China’s fiscal conditions have deteriorated sharply so far this year, pushing the country’s budget deficit to widen to an all-time high level.

Based on data from the Ministry of Finance released on Tuesday, October 25, Bloomberg calculated that China’s broad fiscal deficit hit 7.16 trillion yuan ($1 trillion) in the first nine months of 2022.

This gap is almost three times the deficit of 2.6 trillion yuan reported in the first nine months of last year, and a record high for any comparable period.

The record budget deficit means that the governments at all levels are extremely short of money. 

In a comment issued late Tuesday, Goldman Sachs Group said that China’s fiscal conditions have just confronted significant challenges since spring this year.

A sharp contraction in land sales, large-scale tax rebates and deferrals, and more spending on COVID pandemic control measures has taken a toll on the country’s budget.

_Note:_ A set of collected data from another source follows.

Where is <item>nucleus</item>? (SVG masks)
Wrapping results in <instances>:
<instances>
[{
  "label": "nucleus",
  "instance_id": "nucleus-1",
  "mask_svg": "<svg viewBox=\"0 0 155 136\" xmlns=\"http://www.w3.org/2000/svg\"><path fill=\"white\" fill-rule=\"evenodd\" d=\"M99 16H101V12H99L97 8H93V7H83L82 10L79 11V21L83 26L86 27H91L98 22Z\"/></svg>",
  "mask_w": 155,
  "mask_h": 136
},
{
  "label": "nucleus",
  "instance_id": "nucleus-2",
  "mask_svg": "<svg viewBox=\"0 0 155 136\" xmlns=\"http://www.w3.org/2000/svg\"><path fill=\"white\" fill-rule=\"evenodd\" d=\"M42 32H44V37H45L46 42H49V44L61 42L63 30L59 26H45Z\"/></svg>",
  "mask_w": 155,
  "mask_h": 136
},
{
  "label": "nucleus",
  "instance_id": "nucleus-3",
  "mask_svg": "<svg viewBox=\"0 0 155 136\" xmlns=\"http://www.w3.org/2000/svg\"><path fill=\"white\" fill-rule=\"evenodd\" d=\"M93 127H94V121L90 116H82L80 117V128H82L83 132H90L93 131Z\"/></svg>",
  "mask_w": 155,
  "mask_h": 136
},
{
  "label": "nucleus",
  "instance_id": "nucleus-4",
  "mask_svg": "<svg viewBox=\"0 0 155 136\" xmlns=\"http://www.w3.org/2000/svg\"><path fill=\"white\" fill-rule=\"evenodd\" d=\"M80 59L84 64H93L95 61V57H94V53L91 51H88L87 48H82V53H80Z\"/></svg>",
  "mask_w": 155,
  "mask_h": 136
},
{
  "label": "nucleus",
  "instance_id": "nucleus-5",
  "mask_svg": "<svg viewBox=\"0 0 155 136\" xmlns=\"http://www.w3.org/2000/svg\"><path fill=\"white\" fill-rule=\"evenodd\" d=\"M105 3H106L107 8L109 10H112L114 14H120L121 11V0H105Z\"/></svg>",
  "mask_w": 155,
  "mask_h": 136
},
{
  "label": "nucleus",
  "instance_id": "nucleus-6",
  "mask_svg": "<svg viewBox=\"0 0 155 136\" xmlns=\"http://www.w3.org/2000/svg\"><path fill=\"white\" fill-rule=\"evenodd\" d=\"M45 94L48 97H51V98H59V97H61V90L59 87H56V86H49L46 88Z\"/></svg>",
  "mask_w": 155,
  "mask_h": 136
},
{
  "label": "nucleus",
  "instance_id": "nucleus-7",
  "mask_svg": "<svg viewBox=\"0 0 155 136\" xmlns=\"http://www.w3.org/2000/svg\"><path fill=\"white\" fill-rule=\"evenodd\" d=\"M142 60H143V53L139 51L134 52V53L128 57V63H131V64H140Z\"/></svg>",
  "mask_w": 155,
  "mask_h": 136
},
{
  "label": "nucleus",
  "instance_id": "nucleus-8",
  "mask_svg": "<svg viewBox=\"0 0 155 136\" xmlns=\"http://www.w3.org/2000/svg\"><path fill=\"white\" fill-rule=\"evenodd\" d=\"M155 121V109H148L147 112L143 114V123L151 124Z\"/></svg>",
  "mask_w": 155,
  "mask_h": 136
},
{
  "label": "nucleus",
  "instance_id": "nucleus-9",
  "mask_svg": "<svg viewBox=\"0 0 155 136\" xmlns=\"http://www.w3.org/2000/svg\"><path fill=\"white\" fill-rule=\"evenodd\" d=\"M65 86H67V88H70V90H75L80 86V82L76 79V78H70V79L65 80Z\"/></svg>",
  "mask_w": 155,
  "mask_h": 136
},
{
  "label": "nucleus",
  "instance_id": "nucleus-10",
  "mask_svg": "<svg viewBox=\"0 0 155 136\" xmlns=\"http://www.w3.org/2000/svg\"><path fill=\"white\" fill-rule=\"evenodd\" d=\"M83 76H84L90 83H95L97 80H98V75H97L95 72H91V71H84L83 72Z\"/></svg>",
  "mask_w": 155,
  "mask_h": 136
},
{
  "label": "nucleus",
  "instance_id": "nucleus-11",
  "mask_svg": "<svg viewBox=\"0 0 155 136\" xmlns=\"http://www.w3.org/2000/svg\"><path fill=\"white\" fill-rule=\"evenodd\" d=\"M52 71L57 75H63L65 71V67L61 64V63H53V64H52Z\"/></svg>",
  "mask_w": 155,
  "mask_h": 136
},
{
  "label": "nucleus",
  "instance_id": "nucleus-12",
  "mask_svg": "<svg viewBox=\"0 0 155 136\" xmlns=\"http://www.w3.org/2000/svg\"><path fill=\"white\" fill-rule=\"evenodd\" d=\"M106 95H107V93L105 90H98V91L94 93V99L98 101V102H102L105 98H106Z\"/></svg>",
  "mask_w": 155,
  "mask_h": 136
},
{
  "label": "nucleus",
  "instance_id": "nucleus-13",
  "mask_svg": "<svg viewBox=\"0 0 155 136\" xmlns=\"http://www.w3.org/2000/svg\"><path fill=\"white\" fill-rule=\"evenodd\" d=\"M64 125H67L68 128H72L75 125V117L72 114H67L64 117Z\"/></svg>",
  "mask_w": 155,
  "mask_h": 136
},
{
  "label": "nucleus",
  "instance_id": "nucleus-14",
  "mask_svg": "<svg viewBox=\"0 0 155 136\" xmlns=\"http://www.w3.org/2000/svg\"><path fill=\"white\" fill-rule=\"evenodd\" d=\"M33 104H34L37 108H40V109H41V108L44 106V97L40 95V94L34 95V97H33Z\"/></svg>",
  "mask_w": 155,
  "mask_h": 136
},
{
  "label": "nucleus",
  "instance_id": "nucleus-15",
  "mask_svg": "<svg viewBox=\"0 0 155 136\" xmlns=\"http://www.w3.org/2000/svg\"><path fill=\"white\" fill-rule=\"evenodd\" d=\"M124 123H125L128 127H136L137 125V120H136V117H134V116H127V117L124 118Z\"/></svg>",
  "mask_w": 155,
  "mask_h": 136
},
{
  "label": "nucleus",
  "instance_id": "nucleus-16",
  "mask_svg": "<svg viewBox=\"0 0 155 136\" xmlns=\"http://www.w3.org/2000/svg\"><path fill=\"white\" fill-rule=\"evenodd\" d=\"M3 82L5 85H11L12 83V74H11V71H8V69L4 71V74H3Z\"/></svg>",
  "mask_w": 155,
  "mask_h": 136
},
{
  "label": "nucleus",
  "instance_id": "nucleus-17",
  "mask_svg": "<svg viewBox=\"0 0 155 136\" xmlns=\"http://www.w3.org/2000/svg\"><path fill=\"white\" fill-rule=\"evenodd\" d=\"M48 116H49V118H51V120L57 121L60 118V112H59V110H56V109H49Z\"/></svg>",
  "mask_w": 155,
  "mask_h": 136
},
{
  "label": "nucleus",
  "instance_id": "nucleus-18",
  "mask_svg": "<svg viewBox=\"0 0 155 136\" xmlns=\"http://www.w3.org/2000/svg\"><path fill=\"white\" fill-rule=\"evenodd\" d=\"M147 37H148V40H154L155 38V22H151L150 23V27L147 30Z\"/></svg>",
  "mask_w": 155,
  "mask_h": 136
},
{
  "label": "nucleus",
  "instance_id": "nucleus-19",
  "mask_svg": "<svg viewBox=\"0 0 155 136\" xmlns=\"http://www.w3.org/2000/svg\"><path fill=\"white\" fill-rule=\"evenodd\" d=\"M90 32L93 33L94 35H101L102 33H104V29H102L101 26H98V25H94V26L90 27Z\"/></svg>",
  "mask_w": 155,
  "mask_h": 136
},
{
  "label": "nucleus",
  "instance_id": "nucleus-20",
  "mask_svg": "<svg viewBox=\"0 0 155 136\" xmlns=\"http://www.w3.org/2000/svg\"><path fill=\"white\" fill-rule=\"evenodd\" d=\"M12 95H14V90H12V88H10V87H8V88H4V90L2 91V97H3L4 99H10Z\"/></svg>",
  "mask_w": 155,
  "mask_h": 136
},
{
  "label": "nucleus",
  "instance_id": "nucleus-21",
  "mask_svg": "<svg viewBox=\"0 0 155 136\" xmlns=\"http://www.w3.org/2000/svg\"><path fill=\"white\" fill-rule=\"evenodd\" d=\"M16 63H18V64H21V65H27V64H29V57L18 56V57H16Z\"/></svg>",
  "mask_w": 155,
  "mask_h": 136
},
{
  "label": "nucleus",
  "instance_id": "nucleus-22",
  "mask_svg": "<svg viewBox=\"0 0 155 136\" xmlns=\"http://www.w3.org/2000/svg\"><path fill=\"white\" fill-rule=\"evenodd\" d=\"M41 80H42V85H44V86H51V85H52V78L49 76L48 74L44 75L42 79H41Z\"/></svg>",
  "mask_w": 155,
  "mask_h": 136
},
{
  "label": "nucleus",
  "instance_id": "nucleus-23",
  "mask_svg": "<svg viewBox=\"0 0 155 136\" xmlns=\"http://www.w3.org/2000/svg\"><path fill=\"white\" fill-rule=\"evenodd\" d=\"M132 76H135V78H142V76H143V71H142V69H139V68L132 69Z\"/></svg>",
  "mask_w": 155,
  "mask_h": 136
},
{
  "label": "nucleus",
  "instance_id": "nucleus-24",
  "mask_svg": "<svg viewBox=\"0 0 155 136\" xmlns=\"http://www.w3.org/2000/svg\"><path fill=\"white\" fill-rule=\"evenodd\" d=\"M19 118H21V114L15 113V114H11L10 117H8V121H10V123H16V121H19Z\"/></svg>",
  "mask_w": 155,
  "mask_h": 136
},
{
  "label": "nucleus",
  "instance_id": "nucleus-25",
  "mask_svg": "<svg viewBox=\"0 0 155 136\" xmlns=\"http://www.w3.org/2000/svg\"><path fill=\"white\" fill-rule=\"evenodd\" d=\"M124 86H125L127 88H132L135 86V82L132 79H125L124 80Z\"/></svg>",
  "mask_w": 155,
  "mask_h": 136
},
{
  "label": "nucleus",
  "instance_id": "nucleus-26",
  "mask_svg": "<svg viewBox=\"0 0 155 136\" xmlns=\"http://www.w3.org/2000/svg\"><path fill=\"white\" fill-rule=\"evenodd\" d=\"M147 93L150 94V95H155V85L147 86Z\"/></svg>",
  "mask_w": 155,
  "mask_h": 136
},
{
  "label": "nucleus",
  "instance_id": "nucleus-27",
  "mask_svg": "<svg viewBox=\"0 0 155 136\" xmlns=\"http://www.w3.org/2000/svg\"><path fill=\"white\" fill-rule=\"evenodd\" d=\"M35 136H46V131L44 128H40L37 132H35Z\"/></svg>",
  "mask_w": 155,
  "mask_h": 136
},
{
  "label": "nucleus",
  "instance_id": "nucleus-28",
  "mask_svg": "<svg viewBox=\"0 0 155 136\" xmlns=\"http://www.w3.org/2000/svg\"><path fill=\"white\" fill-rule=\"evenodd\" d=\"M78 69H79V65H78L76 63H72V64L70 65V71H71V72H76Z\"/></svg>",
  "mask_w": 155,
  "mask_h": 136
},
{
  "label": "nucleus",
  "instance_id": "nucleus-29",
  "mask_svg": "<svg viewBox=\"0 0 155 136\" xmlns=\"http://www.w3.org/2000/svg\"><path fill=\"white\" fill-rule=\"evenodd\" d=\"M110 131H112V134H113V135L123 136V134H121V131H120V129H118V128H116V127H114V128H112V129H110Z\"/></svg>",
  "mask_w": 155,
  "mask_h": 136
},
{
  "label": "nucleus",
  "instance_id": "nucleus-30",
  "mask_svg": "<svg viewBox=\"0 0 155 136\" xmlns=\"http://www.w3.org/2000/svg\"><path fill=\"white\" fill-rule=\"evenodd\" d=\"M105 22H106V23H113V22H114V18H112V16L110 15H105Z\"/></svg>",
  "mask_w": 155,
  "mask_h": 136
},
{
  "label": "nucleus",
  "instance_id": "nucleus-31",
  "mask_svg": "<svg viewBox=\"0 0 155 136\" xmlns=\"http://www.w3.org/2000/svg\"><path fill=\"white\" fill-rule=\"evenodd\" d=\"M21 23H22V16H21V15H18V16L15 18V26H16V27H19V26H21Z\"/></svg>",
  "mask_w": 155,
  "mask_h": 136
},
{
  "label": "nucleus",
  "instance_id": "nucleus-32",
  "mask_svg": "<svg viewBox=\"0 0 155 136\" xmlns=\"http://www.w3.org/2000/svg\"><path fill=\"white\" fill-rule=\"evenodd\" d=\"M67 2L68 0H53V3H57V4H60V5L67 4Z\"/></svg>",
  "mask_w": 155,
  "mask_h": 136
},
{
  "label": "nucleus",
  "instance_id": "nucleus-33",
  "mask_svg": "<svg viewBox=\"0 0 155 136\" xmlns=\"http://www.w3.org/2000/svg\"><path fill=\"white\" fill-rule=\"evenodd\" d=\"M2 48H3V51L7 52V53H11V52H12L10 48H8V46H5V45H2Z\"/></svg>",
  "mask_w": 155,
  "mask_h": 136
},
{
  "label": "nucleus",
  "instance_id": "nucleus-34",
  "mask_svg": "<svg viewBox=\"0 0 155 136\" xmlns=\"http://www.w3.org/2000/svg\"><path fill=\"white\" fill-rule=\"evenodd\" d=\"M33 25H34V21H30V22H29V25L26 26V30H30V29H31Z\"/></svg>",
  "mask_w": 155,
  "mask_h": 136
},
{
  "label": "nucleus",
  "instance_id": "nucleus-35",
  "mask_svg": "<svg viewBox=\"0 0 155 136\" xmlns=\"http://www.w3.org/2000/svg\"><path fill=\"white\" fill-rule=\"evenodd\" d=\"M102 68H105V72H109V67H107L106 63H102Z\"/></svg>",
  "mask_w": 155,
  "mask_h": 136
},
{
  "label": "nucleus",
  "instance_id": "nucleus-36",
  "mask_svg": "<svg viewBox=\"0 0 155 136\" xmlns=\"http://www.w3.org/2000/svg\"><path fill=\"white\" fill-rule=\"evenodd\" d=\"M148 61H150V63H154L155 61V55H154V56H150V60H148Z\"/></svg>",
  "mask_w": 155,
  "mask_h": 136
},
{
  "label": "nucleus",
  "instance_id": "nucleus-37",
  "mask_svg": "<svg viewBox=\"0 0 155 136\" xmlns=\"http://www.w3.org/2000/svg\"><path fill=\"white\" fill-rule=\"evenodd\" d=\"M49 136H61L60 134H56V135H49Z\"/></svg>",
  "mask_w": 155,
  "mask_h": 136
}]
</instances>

In the first nine months, the Ministry of Finance data showed that total revenue from the general public and government fund budgets was 19.9 trillion yuan ($2.8 trillion).

General public revenue dropped 6.6% from a year earlier.

Meanwhile, the fiscal spending surpassed the income, reaching 27.1 trillion yuan ($3.8 trillion) in that period.

The government expenditure increased 6.2% from a year earlier.

According to Bloomberg, a housing market slump this year has eroded the Chinese government’s income sharply.

Revenue from land sales declined 28.3% year-on-year in the first nine months of this year to 3.85 trillion yuan.

In addition, coffers of provinces and cities have been drained after they implemented trillions of yuan of tax rebate and fee reduction measures to support local businesses.

Meanwhile, local authorities had to increase spending on controlling the COVID outbreaks as major cities imposed the repeated lockdowns to contain the pandemic.

The lockdown of financial hub Shanghai and other cities earlier this year pushed the country’s economy to near stagnation in the second quarter, before it rebounded to 3.9% in the third quarter.

The services sector, accounting for more than half of the Chinese economy, contracted in September for the first time since May.

Due to the pandemic, big cities imposed lockdowns to contain virus flareups, keeping consumers at home, shuttering shops and restaurants, and stopping people from traveling around the country.

The Chinese government set a 2022 deficit target at around 2.8% of the country’s gross domestic product.